=== What to do ===
Below is a set of entries. Reproduce exactly the lines from the one containing "Among the options" through the end, both included.

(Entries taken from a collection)

** begin **

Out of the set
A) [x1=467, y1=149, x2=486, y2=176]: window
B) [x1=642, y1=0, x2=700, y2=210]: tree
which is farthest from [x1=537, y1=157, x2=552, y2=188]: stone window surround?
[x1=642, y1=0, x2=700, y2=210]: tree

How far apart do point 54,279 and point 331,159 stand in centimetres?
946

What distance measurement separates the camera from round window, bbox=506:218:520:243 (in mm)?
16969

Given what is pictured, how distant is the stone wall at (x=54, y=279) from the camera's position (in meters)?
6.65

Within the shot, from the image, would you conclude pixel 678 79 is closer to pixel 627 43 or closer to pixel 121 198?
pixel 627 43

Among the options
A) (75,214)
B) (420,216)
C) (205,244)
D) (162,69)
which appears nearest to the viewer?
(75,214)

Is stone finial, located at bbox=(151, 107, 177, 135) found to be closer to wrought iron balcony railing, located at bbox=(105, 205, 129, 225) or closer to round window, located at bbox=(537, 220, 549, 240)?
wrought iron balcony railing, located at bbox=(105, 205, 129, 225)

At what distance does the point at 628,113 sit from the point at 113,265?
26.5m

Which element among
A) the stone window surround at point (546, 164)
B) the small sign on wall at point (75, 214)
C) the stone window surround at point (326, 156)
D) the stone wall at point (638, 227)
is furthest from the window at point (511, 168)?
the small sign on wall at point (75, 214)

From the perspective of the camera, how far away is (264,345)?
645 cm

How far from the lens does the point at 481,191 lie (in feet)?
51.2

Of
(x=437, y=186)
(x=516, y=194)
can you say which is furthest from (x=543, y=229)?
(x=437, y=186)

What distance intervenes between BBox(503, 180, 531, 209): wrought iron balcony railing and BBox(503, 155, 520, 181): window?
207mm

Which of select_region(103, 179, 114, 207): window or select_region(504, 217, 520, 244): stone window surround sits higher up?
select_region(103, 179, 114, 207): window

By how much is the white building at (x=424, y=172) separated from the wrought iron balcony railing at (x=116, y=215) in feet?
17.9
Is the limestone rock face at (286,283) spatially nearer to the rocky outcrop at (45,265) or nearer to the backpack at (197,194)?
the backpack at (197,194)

** end **

=== Result of this exercise ===
Among the options
A) (75,214)
B) (420,216)
C) (205,244)
D) (162,69)
which appears nearest to the viewer?
(75,214)

Is stone finial, located at bbox=(151, 107, 177, 135) found to be closer to wrought iron balcony railing, located at bbox=(105, 205, 129, 225) or closer to round window, located at bbox=(537, 220, 549, 240)?
wrought iron balcony railing, located at bbox=(105, 205, 129, 225)

At what distance does the point at 628,113 sit from the point at 113,265?
26.5m

Which element among
A) the stone window surround at point (546, 164)
B) the small sign on wall at point (75, 214)
C) the stone window surround at point (326, 156)
D) the stone wall at point (638, 227)
is furthest from the window at point (511, 168)?
the small sign on wall at point (75, 214)

From the perspective of the camera, how far away is (264,345)?
645 cm

How far from the lens does the point at 481,191 lie (in feet)?
51.2

Of
(x=437, y=186)
(x=516, y=194)
can you say which is furthest from (x=543, y=229)?
(x=437, y=186)

What distance intervenes between BBox(503, 180, 531, 209): wrought iron balcony railing and BBox(503, 155, 520, 181): window?
207mm

Which of select_region(103, 179, 114, 207): window or select_region(504, 217, 520, 244): stone window surround sits higher up?
select_region(103, 179, 114, 207): window

By how much is the white building at (x=424, y=172) separated from the wrought iron balcony railing at (x=116, y=215) in feet?
17.9
Is the limestone rock face at (286,283) spatially nearer to the rocky outcrop at (45,265) or nearer to the backpack at (197,194)?
the backpack at (197,194)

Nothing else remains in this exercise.